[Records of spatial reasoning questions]

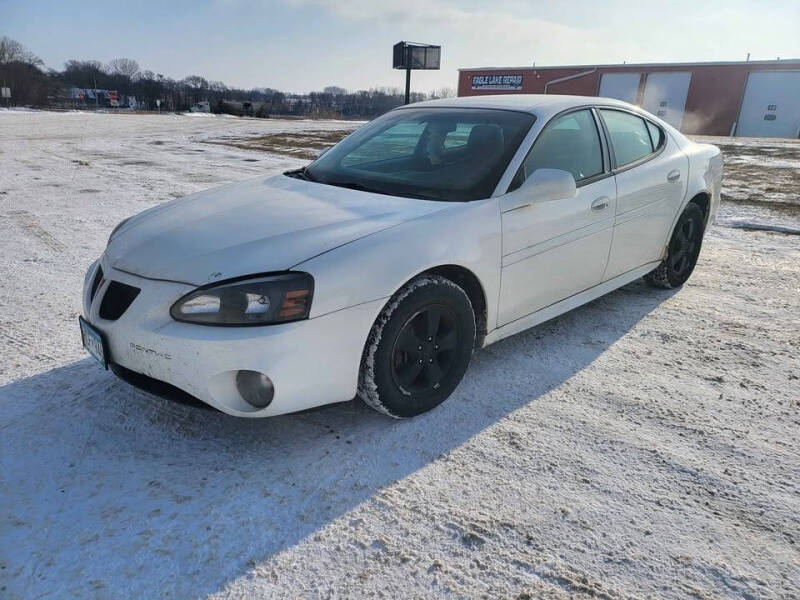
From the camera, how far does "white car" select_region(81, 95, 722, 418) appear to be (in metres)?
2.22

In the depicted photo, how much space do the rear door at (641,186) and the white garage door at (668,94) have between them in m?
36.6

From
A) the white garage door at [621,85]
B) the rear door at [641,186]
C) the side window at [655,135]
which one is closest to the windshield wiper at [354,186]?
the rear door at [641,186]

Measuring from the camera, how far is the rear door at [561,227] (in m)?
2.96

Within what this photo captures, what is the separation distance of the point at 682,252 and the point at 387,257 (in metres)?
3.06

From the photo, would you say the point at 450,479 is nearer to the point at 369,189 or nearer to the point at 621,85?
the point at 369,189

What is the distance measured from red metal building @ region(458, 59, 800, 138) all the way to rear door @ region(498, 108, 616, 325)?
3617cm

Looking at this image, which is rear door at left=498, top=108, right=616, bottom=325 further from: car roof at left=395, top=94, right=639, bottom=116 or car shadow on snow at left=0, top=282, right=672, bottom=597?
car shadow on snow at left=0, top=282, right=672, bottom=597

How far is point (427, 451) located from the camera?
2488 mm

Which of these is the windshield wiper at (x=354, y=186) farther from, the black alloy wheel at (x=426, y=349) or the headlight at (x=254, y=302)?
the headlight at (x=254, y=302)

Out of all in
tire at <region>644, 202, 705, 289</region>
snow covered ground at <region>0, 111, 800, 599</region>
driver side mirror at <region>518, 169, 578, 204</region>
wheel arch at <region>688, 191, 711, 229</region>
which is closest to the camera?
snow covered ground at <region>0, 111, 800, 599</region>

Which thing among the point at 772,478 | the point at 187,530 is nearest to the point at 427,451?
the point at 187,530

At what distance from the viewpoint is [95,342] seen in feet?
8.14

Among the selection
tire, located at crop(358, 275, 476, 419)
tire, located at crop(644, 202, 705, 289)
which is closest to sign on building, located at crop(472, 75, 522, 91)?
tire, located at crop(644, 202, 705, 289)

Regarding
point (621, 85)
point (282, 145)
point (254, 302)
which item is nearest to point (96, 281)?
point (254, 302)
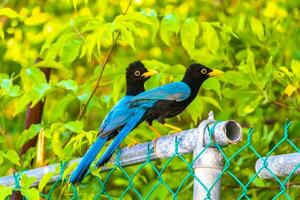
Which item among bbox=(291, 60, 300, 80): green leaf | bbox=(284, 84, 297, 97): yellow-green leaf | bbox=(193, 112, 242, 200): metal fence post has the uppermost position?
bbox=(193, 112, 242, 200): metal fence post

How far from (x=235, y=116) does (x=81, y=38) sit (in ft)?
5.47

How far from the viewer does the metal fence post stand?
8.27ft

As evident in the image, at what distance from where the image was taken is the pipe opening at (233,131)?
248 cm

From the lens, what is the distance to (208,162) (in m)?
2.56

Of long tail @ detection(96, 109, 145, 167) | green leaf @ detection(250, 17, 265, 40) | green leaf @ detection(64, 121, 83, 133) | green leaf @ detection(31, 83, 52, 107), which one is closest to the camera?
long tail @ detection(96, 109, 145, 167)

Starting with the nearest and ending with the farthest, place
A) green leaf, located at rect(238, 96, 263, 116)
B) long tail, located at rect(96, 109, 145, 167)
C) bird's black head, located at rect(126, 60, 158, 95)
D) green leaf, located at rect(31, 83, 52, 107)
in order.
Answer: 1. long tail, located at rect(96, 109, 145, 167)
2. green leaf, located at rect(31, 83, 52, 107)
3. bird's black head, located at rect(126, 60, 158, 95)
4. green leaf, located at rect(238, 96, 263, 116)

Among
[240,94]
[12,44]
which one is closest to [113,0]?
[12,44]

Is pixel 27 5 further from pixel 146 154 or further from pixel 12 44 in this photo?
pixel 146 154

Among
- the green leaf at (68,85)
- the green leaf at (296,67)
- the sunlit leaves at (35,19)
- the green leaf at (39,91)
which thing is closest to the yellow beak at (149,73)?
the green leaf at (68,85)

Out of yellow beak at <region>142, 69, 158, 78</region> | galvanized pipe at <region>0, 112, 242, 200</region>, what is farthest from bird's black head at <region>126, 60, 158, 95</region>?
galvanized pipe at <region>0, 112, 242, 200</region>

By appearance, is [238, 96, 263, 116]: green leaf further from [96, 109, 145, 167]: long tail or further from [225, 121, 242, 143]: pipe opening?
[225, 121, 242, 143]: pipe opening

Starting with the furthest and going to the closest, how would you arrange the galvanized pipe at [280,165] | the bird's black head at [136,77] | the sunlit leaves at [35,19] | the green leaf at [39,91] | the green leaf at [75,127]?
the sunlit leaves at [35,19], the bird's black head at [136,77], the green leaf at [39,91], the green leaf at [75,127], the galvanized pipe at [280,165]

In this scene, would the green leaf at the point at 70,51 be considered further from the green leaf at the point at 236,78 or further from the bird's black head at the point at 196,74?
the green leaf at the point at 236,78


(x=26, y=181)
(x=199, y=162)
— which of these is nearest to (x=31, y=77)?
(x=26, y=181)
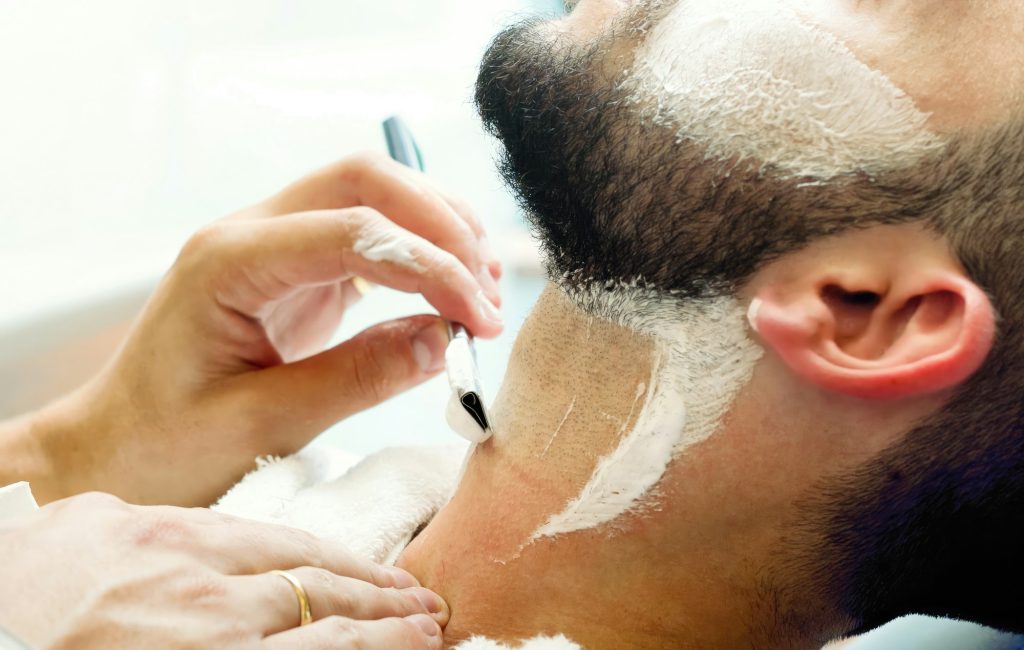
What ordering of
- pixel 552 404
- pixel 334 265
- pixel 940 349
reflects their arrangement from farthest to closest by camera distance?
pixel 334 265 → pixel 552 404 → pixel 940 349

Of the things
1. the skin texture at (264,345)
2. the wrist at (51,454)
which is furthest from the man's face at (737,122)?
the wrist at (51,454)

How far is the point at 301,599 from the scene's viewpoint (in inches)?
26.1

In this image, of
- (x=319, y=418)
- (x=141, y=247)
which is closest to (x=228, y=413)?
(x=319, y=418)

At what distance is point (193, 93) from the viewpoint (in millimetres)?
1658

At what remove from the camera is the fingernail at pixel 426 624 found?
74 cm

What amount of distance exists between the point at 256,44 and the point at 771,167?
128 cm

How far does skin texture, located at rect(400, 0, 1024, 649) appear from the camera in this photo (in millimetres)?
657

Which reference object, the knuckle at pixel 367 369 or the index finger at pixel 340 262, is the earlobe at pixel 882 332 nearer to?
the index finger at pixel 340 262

**Given problem**
Repeat, exactly and only, the lines above from the one containing "How far is the point" through the end of the material.

**Exercise response**
How far is the point at 301,599 from the scene's viewpoint (in inches)?
26.1

In this image, of
- (x=319, y=418)
- (x=141, y=247)
which is closest to (x=228, y=413)?
(x=319, y=418)

At what distance is point (193, 93) from the viewpoint (in millimetres)?
1658

At what remove from the camera is the fingernail at pixel 426 624 found?
74 cm

What amount of distance exists between the point at 256,44 and the point at 771,167?
128 cm

How far does skin texture, located at rect(400, 0, 1024, 649) appear from the camera in this photo (in millimetres)?
657

Which reference object, the knuckle at pixel 367 369 or the index finger at pixel 340 262, is the earlobe at pixel 882 332 nearer to?
the index finger at pixel 340 262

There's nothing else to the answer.